To find the Col(A) we row reduce the matrix and get $R$ where $R$ is row equivalent to $A$. Now we choose the columns in $A$ corresponding to the pivot columns in $R$ as the basis. My question is when can we choose the same pivot columns in $R$ as a basis for $Col(A)$. What I think is
(A) If the matrix is Invertible, then we can choose from $A$ or $R$.
(B) If we have $m\times n$ matrix $A$ where $m<n$. and if $Rank(A)=m$, then we can choose either from $A$ or $R$.
Is my reasoning correct?
Your assumption (A) is correct. If $A$ is invertible then Col$(A)$ spans the whole space - as does Col$(R)$.
Your assumption (B) is also correct. The columns of $A$ are vectors in $K^m$ for the field $K$ in which we are working. That means that any $m$ linear independent columns of $A$ (which exist when rank$(A)=m$ will form a basis of the whole space $K^m$). For $R$ the same holds true because rank$(R)=$ rank$(A)=m$.

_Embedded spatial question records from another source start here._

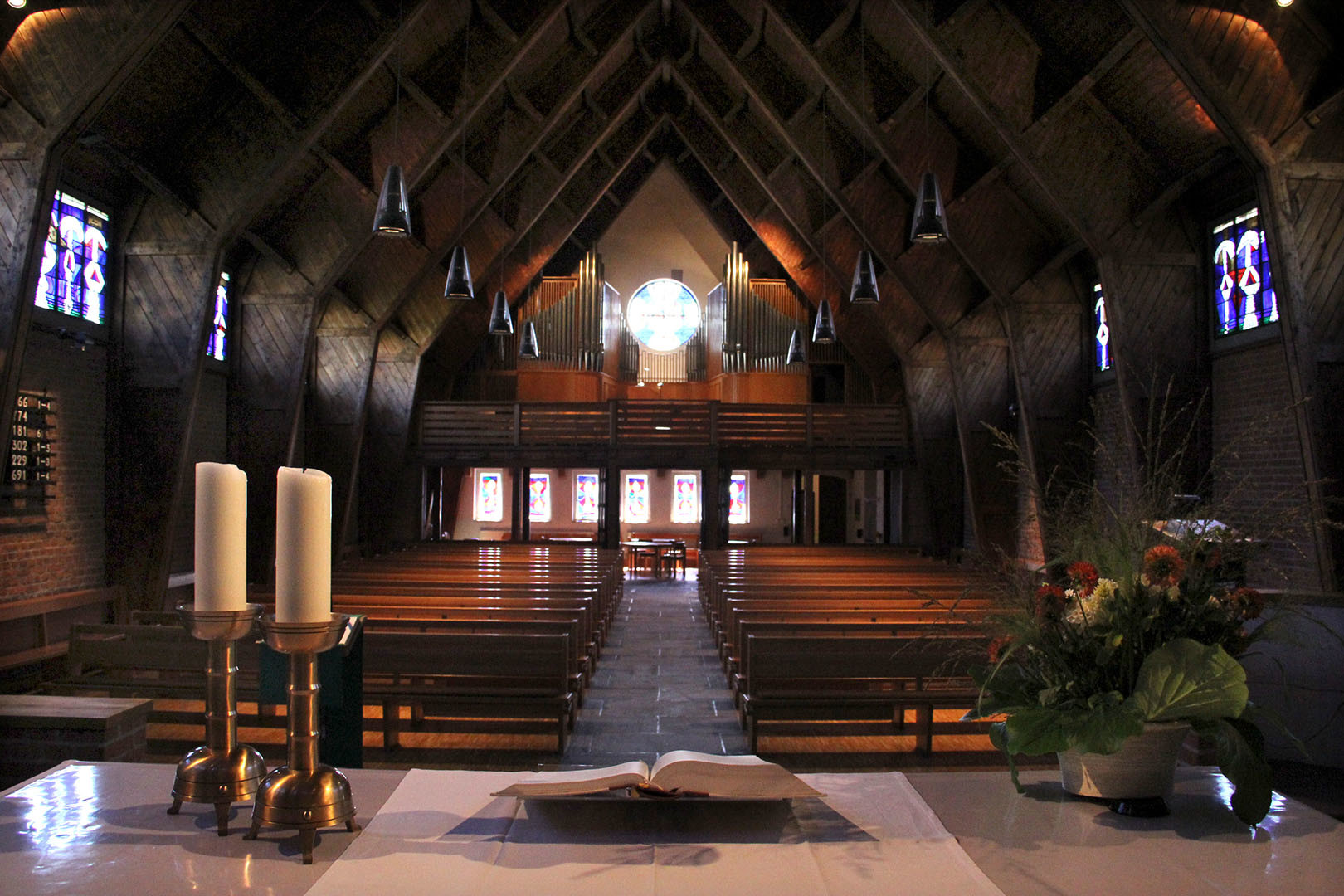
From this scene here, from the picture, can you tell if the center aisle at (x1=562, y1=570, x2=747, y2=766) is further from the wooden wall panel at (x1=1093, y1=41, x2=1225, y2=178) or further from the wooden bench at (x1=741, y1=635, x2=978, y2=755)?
the wooden wall panel at (x1=1093, y1=41, x2=1225, y2=178)

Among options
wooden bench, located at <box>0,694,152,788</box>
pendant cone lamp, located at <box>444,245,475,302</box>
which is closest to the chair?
pendant cone lamp, located at <box>444,245,475,302</box>

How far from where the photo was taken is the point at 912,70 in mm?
10367

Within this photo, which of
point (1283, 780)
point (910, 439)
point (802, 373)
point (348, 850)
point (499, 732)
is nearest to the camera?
point (348, 850)

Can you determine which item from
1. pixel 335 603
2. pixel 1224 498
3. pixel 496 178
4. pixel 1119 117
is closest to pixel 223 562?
pixel 1224 498

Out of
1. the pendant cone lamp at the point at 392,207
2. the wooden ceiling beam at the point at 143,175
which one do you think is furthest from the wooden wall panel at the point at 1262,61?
the wooden ceiling beam at the point at 143,175

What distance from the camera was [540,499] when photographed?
70.2 ft

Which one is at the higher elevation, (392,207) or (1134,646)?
(392,207)

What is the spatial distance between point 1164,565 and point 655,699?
242 inches

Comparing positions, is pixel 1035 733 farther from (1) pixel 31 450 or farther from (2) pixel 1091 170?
(1) pixel 31 450

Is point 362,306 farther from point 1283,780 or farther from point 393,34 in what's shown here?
point 1283,780

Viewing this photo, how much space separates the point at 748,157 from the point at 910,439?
17.5 feet

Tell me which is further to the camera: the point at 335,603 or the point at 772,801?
the point at 335,603

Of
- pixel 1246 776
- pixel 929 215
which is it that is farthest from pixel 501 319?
pixel 1246 776

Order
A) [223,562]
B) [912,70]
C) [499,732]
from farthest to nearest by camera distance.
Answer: [912,70], [499,732], [223,562]
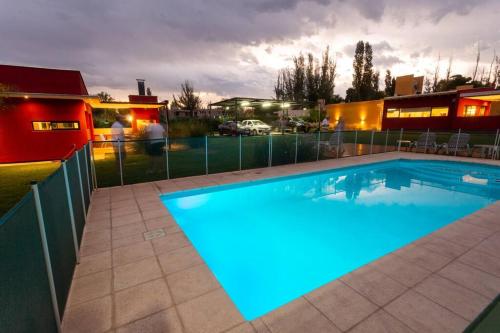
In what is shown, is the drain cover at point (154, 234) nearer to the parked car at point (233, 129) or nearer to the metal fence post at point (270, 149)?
the metal fence post at point (270, 149)

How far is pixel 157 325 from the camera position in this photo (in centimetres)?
204

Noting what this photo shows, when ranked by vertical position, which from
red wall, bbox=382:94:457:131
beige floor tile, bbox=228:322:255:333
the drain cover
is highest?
red wall, bbox=382:94:457:131

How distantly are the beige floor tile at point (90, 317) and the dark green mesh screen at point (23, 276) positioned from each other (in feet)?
0.86

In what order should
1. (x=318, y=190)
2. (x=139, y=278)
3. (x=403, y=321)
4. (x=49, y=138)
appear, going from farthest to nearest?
(x=49, y=138) → (x=318, y=190) → (x=139, y=278) → (x=403, y=321)

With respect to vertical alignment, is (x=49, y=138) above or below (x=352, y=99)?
below

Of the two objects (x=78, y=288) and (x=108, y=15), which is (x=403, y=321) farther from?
(x=108, y=15)

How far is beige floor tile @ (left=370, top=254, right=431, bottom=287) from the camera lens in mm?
2623

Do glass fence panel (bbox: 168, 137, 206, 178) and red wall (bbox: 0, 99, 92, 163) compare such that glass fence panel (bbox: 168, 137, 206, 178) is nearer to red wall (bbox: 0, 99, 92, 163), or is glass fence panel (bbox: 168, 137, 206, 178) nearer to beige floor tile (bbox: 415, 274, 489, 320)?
red wall (bbox: 0, 99, 92, 163)

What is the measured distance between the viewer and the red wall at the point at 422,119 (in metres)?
18.7

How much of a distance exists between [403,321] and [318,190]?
17.8ft

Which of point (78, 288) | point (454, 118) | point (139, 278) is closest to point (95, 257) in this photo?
point (78, 288)

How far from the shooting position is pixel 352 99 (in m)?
43.8

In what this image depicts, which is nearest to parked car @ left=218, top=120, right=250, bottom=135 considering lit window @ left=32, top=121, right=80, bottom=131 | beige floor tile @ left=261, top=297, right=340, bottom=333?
lit window @ left=32, top=121, right=80, bottom=131

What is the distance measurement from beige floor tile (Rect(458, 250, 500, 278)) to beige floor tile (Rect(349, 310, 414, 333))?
5.60 feet
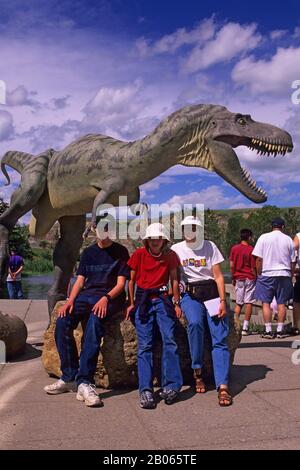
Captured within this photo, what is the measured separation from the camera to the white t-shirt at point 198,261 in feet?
15.4

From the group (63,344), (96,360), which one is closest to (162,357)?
(96,360)

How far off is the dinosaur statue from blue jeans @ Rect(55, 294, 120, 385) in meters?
1.01

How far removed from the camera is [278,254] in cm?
739

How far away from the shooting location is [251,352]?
624 centimetres

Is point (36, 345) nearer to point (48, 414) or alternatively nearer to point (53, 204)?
point (53, 204)

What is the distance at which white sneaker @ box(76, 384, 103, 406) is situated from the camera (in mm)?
4004

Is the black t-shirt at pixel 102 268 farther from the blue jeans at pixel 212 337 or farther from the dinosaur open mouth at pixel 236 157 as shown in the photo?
the dinosaur open mouth at pixel 236 157

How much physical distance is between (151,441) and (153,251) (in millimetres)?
1783

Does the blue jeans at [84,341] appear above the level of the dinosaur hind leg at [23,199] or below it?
below

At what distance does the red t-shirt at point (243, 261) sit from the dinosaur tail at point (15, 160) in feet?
11.5

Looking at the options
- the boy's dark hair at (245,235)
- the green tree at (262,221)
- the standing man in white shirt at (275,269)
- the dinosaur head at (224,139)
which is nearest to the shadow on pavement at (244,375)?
the dinosaur head at (224,139)

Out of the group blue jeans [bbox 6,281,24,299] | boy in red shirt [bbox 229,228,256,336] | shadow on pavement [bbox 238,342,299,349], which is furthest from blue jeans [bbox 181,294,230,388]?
blue jeans [bbox 6,281,24,299]

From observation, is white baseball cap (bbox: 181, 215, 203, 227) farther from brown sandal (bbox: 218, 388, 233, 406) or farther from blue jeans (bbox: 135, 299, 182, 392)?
brown sandal (bbox: 218, 388, 233, 406)

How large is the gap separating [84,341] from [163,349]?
673 mm
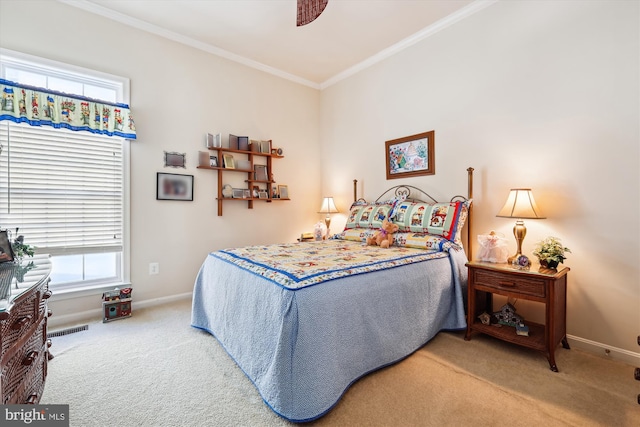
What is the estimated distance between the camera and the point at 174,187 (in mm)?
3279

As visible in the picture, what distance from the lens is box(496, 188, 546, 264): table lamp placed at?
7.22ft

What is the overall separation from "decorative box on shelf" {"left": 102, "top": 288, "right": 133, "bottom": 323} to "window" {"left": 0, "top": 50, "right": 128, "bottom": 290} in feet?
0.78

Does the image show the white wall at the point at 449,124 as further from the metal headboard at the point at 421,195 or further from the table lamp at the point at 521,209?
the table lamp at the point at 521,209

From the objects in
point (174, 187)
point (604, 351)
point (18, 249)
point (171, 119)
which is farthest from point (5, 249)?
point (604, 351)

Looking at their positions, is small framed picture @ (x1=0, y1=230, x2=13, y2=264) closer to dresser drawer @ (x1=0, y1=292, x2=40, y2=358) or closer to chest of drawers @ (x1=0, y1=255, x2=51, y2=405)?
chest of drawers @ (x1=0, y1=255, x2=51, y2=405)

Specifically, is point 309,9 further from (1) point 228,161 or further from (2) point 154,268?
(2) point 154,268

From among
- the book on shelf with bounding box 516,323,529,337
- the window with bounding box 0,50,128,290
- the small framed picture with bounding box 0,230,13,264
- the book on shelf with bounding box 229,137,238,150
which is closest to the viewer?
the small framed picture with bounding box 0,230,13,264

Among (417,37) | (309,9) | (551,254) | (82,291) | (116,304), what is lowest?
(116,304)

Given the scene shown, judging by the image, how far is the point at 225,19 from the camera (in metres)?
2.99

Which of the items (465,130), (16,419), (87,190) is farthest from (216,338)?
(465,130)

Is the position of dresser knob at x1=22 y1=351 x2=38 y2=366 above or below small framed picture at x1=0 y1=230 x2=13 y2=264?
below

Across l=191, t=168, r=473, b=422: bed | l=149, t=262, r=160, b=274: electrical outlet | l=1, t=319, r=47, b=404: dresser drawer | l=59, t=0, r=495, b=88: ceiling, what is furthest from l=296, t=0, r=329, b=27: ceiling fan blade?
l=149, t=262, r=160, b=274: electrical outlet

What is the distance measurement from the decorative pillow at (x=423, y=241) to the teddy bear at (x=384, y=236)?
0.07 meters

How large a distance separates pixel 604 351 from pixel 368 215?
2.18 m
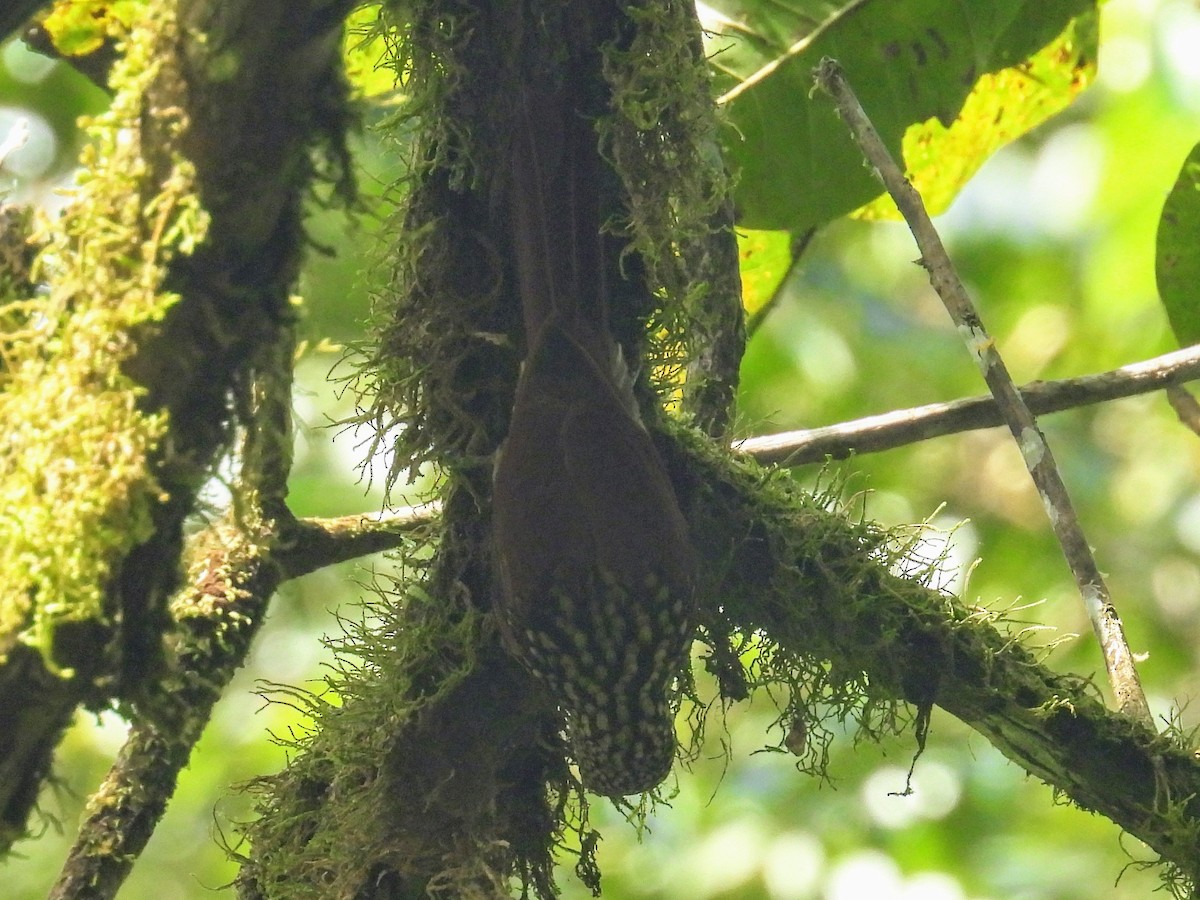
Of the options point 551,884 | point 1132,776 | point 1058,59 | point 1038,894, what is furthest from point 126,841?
point 1038,894

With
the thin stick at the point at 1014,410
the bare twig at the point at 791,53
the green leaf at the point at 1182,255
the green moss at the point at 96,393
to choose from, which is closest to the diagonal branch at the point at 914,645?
the thin stick at the point at 1014,410

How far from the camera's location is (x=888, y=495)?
6258mm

A little further inside: In both cases the possibility of choosing either from $R$ or $A$ comes from the fact that Col$(A)$ spans the whole vector space we are looking at - which will then be true for $R$ as well because the rank doesn't change. In general it is not possible to choose from $A$ or $R$ as you probably know. For example the matrix $$A= \begin{pmatrix} 1&2\\1&2 \end{pmatrix}$$ has column space $$\text{Col}(A) = \text{span}((1,1)^T)$$ while its reduced form $$R= \begin{pmatrix} 1&2\\0&0 \end{pmatrix}$$ would satisfy $$\text{Col}(R) = \text{span}((1,0)^T)$$
And in the other cases, namely $A$ is a $m \times n$ matrix with $m <n$ but the rank of $A$ is $<m$ and in the case that $m>n$ the result will also not be true - you can construct counterexamples pretty easily.